Rega Michele F, Reed John C, Pellecchia Maurizio
Burnham Institute for Medical Research, 10901 North Torrey Pines Rd., La Jolla, CA 92037, USA.
Bioorg Chem. 2007 Apr;35(2):113-20. doi: 10.1016/j.bioorg.2006.07.006. Epub 2006 Sep 22.
Anti-apoptotic Bcl-2-family proteins (Bcl-2, Bcl-x(L), Bfl-1, Mcl-1, Bcl-W and Bcl-B) have been recently validated as drug discovery targets for cancer, owed to their ability to confer tumor resistance to chemotherapy or radiation. The anti-apoptotic activity of Bcl-2 proteins is due to their ability to heterodimerize with their pro-apoptotic counterparts (proteins such as Bad, Bim or Bid) via a conserved peptide region termed BH3. Thus, molecules that mimic pro-apoptotic BH3 domains represent a direct approach to overcoming the protective effects of anti-apoptotic proteins such as Bcl-2 and Bcl-x(L). Here, we report on the development and evaluation of two novel Lanthanide-based assays that are formatted for high-throughput screening of small molecules capable of antagonizing BH3-Bcl-2 interactions. The assay conditions, robustness and reproducibility (Z' factors) are described. These assays represent useful tools to enable further studies in the search for novel, safe and effective anti-cancer agents targeting Bcl-2-family proteins.

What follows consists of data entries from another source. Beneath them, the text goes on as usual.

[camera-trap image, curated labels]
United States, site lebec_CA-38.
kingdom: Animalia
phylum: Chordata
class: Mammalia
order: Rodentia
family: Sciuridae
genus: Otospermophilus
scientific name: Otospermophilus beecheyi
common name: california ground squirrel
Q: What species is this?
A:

抗凋亡的Bcl-2家族蛋白(Bcl-2、Bcl-x(L)、Bfl-1、Mcl-1、Bcl-W和Bcl-B)最近已被确认为癌症药物研发的靶点,这是因为它们能够赋予肿瘤对化疗或放疗的抗性。Bcl-2蛋白的抗凋亡活性归因于其能够通过一个称为BH3的保守肽区域与促凋亡对应蛋白(如Bad、Bim或Bid等蛋白)形成异二聚体。因此,模拟促凋亡BH3结构域的分子是克服抗凋亡蛋白(如Bcl-2和Bcl-x(L))保护作用的直接方法。在此,我们报告了两种新型基于镧系元素的检测方法的开发和评估,这些方法被设计用于高通量筛选能够拮抗BH3-Bcl-2相互作用的小分子。文中描述了检测条件、稳健性和重现性(Z'因子)。这些检测方法是有用的工具,能够促进在寻找靶向Bcl-2家族蛋白的新型、安全且有效的抗癌药物方面的进一步研究。